Changing executive pay practices is part of a broader initiative by President Barack Obama to overhaul US financial rules in the aftermath of the crisis. Obama will unveil his “series of specific proposals” streamlining and reorganizing regulation on June 17, White House spokesman Robert Gibbs said.
Geithner was scheduled to meet late on Tuesday with officials including Fed Chairman Ben S Bernanke and Schapiro to discuss the regulatory revamp, according to people familiar with the matter.
The Treasury as soon as on Wednesday will name Washington lawyer Kenneth Feinberg to review compensation at companies that have received infusions of government capital, people familiar with the matter said. Feinberg, who works as a mediator, is expected to take the job without pay, the people said.
Feinberg is retained by corporations, insurers, government agencies and courts to help settle cases. He’s best known for being named the special master of the September 11th Victim Compensation Fund, which made payments to the victims of the terrorist attack.

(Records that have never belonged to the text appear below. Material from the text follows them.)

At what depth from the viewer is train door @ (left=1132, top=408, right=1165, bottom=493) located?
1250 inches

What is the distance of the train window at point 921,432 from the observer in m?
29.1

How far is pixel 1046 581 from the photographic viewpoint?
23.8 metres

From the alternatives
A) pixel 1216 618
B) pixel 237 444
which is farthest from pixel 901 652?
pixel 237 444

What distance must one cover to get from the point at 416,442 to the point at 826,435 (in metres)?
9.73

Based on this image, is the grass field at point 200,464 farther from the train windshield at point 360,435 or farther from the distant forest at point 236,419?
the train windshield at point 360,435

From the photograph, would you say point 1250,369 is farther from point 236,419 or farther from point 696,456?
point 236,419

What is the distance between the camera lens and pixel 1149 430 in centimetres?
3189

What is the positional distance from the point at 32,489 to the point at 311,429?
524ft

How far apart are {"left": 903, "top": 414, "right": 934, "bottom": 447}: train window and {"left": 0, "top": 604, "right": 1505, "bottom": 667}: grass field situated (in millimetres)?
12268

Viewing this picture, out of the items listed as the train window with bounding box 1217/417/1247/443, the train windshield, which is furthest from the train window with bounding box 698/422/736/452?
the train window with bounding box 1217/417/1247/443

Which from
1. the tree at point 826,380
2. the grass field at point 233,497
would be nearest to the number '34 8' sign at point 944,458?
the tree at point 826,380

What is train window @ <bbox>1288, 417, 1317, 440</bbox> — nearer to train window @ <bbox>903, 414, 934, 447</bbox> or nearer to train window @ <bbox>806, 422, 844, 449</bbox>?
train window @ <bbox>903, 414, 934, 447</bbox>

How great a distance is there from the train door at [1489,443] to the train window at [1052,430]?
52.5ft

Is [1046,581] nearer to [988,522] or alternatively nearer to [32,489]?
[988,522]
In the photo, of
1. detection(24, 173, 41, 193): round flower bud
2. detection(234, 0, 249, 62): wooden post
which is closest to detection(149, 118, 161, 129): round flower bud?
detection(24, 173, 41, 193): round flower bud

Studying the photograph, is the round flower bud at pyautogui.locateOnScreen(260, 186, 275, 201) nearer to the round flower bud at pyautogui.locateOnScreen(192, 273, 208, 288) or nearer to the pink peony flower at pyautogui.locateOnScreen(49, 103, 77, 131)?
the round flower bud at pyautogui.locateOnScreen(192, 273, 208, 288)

Geithner has been a proponent of so-called say-on-pay rules since taking office. In a May 18 speech in Washington, he said that giving shareholders a vote on compensation would bring a “kind of disclosure that can help a lot.”
In developing the executive compensation rules, the Treasury must reconcile the Obama administration’s initial pay policy with measures since enacted by Congress.
Senate Banking Committee Chairman Christopher Dodd added a provision to the $787 billion stimulus legislation passed in February that tightened pay restrictions at firms that took government capital, while also making it easier for banks to repay their aid to escape the new regulations.
Dodd’s provision restricts bonuses for senior executives and the next top 20 employees at companies getting more than $500 million from Treasury’s financial-rescue fund. Limits on bonuses apply to other companies on a sliding scale based on how much assistance they received.
The Obama administration’s original proposal, released February 4, limited salaries and required bonuses to be paid in restricted stock. This was intended to provide incentives for bank executives to consider firms’ longer-term interests, without setting an overall cap on compensation.
Geithner hasn’t said how he plans to reconcile the two policies, other than to say that the Treasury will implement the law.
The Wall Street Journal reported that the administration intends to drop its own proposals and just leave the firms that received federal rescue money subject to the Dodd measures, citing people it didn’t name. Bank of America Corp and Citigroup Inc are among the firms that continue to have government shares.